Extracted records
# # #

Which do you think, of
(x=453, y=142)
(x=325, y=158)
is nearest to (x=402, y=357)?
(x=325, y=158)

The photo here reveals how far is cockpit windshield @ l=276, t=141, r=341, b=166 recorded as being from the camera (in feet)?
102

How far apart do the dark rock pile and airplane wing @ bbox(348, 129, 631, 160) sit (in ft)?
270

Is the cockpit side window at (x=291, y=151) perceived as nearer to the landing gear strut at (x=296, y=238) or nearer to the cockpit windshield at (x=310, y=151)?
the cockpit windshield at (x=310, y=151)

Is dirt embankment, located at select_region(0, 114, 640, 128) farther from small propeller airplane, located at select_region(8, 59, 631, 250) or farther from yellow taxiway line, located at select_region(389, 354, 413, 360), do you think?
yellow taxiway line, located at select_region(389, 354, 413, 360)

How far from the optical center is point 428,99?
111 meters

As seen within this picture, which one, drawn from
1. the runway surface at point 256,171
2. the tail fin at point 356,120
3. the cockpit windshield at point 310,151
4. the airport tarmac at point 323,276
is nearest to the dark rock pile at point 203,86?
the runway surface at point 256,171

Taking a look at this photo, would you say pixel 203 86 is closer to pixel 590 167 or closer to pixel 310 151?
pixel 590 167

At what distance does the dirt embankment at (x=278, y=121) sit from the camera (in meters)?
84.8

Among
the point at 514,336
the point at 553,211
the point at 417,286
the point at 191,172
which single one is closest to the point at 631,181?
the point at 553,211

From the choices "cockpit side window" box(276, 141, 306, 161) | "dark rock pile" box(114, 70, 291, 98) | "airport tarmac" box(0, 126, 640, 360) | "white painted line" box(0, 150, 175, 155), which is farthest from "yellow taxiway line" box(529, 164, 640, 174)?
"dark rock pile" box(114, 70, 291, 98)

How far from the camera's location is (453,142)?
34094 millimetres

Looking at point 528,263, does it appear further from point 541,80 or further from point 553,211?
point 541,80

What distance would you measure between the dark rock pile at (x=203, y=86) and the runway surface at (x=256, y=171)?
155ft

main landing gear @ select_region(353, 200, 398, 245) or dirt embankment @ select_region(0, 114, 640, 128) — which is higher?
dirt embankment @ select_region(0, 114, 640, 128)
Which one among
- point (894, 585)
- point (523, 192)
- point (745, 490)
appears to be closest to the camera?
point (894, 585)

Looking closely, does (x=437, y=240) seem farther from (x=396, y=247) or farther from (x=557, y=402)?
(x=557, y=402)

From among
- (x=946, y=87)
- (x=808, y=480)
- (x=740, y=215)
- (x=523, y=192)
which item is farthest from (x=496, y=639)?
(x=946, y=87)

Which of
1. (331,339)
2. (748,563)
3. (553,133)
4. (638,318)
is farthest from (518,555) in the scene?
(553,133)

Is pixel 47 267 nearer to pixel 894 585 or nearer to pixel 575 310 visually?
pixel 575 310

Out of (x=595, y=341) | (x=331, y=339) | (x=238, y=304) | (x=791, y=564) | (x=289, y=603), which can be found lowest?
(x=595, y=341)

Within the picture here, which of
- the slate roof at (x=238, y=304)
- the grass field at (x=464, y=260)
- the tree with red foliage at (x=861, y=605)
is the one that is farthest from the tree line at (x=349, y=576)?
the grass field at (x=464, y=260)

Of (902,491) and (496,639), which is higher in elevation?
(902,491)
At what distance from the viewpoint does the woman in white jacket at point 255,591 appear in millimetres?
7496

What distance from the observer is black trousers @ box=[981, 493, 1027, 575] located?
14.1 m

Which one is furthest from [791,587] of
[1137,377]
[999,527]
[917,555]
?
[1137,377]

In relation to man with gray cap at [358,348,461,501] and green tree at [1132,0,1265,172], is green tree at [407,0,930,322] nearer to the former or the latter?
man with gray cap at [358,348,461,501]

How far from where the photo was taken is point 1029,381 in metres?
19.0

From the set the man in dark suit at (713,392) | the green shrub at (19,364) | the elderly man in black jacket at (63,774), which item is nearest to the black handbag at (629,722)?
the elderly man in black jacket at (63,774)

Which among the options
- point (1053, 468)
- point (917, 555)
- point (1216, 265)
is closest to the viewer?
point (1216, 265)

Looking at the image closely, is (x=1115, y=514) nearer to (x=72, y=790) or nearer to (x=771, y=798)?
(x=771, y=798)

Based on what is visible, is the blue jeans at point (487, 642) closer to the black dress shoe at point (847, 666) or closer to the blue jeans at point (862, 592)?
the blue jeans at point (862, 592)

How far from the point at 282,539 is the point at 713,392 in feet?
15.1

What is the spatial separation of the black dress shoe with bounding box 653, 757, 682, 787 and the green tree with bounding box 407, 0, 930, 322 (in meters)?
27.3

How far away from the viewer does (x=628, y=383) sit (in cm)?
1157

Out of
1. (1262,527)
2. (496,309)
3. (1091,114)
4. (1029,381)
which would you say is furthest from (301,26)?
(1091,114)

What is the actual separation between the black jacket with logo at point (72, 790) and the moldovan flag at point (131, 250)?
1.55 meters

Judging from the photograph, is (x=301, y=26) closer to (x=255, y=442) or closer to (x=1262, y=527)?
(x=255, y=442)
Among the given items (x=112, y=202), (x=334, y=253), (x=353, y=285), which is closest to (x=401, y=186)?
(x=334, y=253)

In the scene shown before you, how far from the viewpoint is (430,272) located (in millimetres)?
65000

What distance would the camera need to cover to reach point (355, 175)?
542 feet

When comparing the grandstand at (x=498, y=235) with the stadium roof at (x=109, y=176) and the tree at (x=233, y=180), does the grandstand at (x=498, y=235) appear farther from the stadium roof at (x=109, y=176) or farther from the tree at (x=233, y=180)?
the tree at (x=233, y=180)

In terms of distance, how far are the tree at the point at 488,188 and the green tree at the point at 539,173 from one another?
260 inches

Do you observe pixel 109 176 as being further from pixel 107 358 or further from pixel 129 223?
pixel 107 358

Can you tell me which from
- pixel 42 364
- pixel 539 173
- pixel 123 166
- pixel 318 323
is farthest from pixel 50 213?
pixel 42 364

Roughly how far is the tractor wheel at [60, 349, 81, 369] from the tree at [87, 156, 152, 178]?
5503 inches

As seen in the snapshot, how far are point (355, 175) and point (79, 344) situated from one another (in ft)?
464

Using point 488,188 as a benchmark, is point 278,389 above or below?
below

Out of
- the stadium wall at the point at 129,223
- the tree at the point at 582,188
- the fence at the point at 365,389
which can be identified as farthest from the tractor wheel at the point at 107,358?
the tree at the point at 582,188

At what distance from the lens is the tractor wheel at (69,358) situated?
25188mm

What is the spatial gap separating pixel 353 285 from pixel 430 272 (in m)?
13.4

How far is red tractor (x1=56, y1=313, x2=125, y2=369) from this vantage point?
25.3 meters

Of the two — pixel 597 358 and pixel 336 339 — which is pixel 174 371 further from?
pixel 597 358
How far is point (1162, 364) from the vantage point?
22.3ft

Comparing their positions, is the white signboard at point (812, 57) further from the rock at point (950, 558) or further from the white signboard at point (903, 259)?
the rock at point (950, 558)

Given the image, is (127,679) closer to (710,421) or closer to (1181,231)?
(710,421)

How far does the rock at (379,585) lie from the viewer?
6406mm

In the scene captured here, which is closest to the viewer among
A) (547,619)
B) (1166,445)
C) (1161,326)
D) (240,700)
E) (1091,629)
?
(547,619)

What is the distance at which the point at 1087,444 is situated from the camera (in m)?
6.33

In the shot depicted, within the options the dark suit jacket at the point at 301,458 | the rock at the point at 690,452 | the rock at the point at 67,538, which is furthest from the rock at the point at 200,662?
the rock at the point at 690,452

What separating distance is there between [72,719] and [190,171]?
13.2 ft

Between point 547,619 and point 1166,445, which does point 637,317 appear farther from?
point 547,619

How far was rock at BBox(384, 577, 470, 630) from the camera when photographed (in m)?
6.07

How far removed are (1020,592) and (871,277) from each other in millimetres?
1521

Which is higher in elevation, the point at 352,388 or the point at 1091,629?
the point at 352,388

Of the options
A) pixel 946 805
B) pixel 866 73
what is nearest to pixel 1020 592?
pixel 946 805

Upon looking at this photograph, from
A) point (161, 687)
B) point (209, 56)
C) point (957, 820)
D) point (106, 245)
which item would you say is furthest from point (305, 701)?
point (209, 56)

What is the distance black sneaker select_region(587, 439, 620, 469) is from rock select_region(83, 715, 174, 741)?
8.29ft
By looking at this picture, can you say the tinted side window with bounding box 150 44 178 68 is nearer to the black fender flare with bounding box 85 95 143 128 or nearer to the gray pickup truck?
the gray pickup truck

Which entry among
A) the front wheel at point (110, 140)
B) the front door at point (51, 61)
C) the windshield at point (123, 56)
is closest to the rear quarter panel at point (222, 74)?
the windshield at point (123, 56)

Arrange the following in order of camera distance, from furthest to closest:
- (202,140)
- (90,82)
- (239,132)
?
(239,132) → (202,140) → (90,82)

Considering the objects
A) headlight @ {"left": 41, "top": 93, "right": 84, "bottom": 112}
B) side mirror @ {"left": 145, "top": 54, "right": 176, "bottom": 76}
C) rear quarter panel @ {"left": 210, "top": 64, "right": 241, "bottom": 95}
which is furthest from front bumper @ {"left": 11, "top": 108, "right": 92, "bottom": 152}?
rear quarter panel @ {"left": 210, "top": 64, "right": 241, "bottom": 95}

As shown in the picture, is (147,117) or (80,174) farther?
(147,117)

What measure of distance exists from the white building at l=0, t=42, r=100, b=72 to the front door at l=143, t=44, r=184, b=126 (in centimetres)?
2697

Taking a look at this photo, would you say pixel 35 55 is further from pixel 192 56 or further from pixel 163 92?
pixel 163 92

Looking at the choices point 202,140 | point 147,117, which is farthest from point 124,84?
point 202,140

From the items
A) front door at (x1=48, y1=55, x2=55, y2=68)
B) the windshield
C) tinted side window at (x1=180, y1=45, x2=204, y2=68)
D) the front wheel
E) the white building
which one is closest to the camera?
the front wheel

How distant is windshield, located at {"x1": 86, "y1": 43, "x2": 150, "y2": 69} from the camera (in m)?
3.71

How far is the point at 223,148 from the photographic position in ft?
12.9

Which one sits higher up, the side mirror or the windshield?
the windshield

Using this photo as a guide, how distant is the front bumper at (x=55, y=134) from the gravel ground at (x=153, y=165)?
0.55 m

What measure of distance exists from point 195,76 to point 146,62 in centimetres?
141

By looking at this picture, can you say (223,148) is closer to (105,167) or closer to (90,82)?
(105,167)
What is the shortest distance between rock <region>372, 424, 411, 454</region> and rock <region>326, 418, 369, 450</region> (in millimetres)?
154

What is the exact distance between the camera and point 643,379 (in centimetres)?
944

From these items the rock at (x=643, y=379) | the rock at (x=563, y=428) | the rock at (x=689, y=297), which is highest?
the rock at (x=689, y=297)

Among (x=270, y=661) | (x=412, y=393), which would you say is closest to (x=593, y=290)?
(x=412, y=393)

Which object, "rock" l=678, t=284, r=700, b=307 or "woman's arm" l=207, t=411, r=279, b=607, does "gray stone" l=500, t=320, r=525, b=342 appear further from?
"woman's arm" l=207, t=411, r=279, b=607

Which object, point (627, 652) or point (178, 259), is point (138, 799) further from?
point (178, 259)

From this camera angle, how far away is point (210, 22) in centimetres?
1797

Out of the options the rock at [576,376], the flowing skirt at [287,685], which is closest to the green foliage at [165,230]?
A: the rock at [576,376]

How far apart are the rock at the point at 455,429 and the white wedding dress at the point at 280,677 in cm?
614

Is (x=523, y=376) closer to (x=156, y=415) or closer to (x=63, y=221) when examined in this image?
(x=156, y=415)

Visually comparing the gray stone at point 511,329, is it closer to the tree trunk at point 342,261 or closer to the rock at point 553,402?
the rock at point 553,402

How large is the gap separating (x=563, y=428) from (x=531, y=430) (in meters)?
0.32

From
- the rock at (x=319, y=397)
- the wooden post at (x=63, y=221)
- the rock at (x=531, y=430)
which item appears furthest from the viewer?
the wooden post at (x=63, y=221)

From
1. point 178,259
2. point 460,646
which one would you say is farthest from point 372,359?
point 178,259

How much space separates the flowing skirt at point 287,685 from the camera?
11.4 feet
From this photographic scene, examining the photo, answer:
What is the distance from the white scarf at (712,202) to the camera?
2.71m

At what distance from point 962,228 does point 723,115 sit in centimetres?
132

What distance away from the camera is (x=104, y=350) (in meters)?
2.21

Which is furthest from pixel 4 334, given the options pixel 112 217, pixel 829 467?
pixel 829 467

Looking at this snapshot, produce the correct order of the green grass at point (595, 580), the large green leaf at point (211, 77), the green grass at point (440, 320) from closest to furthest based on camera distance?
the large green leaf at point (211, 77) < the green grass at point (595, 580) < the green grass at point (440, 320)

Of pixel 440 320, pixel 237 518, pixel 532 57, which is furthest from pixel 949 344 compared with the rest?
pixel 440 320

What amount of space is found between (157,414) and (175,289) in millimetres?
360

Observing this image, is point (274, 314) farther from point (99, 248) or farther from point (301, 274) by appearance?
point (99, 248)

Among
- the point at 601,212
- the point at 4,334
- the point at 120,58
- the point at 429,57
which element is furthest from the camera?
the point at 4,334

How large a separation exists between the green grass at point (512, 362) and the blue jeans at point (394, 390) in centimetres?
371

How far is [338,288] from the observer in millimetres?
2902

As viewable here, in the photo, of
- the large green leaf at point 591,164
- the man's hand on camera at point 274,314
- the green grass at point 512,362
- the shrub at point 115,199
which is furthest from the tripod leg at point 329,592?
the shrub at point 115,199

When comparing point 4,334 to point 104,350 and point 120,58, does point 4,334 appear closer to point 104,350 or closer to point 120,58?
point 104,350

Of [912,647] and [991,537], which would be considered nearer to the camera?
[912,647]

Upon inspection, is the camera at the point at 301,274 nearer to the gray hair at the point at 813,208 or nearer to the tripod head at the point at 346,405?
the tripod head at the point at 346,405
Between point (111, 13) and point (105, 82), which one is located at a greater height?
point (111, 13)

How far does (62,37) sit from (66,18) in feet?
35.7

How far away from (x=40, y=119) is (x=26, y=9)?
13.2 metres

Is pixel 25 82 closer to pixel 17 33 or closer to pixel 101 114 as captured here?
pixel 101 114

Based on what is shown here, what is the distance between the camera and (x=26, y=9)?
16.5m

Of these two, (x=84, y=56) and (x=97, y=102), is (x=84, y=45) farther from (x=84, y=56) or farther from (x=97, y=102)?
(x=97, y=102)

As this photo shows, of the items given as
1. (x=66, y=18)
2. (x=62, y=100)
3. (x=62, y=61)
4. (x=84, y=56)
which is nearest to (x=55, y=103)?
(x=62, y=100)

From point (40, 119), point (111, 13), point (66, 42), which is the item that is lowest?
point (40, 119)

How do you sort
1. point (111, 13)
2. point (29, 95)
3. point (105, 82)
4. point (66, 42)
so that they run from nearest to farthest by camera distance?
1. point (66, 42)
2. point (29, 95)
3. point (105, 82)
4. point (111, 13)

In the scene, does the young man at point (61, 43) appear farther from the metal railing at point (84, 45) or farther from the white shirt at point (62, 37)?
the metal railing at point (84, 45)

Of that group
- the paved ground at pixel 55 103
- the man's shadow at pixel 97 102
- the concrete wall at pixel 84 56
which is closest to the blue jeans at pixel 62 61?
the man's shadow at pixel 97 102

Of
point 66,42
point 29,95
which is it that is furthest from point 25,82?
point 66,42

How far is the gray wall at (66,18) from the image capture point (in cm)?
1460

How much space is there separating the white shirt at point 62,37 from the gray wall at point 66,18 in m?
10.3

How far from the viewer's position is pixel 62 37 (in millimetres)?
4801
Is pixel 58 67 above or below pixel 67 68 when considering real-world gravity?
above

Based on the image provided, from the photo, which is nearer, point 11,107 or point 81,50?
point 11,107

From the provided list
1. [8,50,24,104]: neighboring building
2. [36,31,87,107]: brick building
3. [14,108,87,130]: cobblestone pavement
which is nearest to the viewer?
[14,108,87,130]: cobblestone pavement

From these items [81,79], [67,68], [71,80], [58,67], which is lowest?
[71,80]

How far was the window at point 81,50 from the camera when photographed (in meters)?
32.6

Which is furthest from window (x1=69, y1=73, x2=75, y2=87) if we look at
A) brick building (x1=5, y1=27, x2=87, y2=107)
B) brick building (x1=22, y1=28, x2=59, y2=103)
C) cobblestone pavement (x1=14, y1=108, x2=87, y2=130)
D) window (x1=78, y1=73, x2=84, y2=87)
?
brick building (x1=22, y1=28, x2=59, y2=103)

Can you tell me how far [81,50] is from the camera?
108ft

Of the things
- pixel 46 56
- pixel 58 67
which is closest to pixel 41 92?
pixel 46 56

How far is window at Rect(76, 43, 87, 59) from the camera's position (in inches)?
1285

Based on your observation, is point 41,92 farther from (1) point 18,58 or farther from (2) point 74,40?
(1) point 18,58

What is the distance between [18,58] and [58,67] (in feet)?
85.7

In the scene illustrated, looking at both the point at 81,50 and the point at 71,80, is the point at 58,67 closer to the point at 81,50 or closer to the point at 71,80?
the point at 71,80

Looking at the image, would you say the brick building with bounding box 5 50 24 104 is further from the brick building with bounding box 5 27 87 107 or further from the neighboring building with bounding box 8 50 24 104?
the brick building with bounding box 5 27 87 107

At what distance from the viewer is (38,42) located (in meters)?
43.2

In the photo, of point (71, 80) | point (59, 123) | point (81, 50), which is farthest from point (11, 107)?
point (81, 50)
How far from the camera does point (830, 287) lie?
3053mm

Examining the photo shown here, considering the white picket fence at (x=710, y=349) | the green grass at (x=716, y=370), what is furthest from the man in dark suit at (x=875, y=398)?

# # #

*STATED TASK*. Write out the stretch from the line containing "Can you tell me which from" through the line containing "5503 inches" again, replacing "tractor wheel" with "front tire" and leaving everything else unchanged.

*THE RESULT*.
Can you tell me which from
- pixel 42 364
- pixel 539 173
- pixel 123 166
- pixel 318 323
is farthest from pixel 50 213?
pixel 42 364

Roughly how far is the front tire at [60, 349, 81, 369] from the tree at [87, 156, 152, 178]?
5503 inches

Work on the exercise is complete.